Perché un villaggio di pescatori osa sfidare il Partito comunista cinese
Roma. In Cina c’è un villaggio di pescatori che da oltre cinque anni osa tenere testa al Partito comunista. Si chiama Wukan, è un borgo di tredicimila anime nella provincia del Guangdong, a sud del paese, e per anni qui si è concentrata l’attenzione di tutti gli studiosi politici e dei liberali di Cina. Nel 2011, Wukan si trasformò nella prima “piccola democrazia” cinese, dopo che una protesta dei cittadini, in gran parte pescatori e agricoltori, costrinse il governo a concedere libere elezioni per l’autogoverno della città. Oggi questo modello democratico è di nuovo in pericolo, e i pescatori sono di nuovo scesi in piazza sfidando il Partito e la polizia.
Nel 2011 i cittadini di Wukan insorsero contro i funzionari corrotti del Partito che avevano espropriato e venduto le loro terre per ottenere guadagno personale. Cacciarono i funzionari dalla città, occuparono le piazze e i palazzi amministrativi e iniziarono un lungo e in parte violento stallo con le autorità e la polizia. Complice la vicinanza del villaggio a Hong Kong, che dista solo poche decine di chilometri, i giornalisti internazionali iniziarono a parlare degli scontri di Wukan e il caso assunse rilievo a livello nazionale. Alla fine il governo di Pechino, che in quel periodo ancora stava ponderando la possibilità di avviare timide riforme politiche, cedette alle richieste dei cittadini e concesse l’anno dopo libere elezioni, oltre a quelle pilotate per le posizioni minori che già esistono nei villaggi dagli anni Settanta. Le vinse Lin Zuluan, il capo dei manifestanti. Da allora la piccola democrazia di Wukan è diventata un modello e una speranza per quella parte di Cina che sostiene che varare graduali riforme politiche senza danneggiare la stabilità sia possibile.

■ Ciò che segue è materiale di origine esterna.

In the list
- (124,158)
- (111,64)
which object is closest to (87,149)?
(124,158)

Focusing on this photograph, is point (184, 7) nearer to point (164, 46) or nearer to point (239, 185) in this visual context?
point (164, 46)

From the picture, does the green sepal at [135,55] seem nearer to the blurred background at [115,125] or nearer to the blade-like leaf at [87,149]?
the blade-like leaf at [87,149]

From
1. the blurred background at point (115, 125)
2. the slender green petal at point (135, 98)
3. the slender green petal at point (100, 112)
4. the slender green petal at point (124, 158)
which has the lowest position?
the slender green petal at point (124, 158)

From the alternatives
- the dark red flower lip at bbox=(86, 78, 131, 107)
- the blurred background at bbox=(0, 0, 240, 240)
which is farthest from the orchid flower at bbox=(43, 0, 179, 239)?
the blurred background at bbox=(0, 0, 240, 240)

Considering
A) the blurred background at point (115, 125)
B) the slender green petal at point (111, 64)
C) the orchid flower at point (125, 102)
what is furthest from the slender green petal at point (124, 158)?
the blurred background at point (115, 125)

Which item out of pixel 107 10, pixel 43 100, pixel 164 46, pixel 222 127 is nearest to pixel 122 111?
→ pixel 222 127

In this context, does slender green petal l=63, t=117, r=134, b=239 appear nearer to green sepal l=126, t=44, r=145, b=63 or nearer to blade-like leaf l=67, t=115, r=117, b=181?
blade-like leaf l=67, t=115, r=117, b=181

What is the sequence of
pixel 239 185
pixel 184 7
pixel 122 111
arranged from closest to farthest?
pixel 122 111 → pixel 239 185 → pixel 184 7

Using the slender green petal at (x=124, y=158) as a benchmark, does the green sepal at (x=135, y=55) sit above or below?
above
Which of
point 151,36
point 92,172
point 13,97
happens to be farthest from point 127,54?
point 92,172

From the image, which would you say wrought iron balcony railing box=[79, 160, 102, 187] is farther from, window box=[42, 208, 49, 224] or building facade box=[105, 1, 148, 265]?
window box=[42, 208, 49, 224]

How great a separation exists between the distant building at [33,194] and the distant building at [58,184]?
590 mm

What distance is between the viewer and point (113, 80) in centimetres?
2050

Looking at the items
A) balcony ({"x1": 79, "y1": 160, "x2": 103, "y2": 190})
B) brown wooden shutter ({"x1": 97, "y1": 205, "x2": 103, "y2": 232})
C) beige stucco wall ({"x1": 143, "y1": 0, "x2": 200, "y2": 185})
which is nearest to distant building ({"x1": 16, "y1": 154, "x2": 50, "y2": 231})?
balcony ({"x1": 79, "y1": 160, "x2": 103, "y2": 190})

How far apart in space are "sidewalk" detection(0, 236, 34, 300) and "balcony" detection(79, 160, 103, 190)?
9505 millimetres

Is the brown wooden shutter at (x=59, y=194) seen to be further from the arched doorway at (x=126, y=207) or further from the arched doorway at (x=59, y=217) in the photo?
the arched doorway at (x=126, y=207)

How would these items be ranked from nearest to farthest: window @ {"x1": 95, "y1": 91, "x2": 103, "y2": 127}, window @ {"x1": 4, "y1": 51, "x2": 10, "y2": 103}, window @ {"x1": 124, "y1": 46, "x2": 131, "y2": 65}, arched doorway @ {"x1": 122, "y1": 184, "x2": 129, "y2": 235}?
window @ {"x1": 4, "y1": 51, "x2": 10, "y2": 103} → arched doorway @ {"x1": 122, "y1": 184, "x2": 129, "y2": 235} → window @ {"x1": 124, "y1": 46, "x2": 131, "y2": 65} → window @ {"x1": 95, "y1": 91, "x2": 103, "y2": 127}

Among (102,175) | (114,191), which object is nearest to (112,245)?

A Wukan, però, le cose sono andate sempre peggio. I cittadini non sono mai riusciti ad avere indietro le terre espropriate dai funzionari corrotti, e nel frattempo il clima politico nel resto del paese è peggiorato. Prima il timore del contagio delle rivoluzioni arabe, quindi l’ascesa al potere del presidente Xi Jinping – secondo i media internazionali il più autoritario dai tempi di Mao Zedong – hanno chiuso completamente le porte a ogni tentativo di riforma politica. Il modello Wukan è diventato una macchia da lavare via, e le autorità cinesi hanno prima accusato Lin Zuluan di corruzione, poi lo hanno condannato all’inizio di questo mese a tre anni di prigione. I pescatori e gli agricoltori di Wukan sono tornati in piazza per difendere il loro modello di libero governo, e gli scontri sono ricominciati.
Questa volta, come mostrano i video e le immagini pubblicate sui sociel network cinesi dagli abitanti stessi, i poliziotti sono arrivati a migliaia e in assetto antisommossa, hanno fatto perquisizioni notturne nelle case, arrestato decine di persone e ingaggiato battaglia per strada con i manifestanti. In un video si vede la polizia arretrare sotto una gragnola di sassi e mattoni lanciati dagli abitanti del villaggio: scene così in Cina non si vedono tanto spesso. Quella di Wukan non è una rivoluzione mirata a sovvertire l’ordine costituito. Gli abitanti del villaggio, che sanno che parte dell’esito della loro lotta dipende dall’attenzione dei media, sventolano bandiere cinesi e cantano slogan in favore del Partito, a cui chiedono un ritorno all’onestà. Lo stesso Lin è un membro del Partito.
Ma proprio perché non si tratta una “rivoluzione colorata” da schiacciare, ma di una protesta di cittadini che chiedono giustizia su un tema concreto come la restituzione della terra, gli scontri di Wukan sono particolarmente minacciosi agli occhi del Partito. Dal malcontento per lo smog e per i licenziamenti nelle fabbriche alle proteste “nimby” (si pensi alla cittadina di Lianyungang, nello Jiangsu, dove ad agosto migliaia di persone hanno protestato contro un progetto per lo stoccaggio in loco di rifiuti nucleari) la Cina comunista teme le proteste che si generano spontaneamente dal basso più di tutte le iniziative degli attivisti per i diritti umani e delle ong messi insieme. I sommovimenti di questo tipo sono sempre di più, e inquietano Pechino.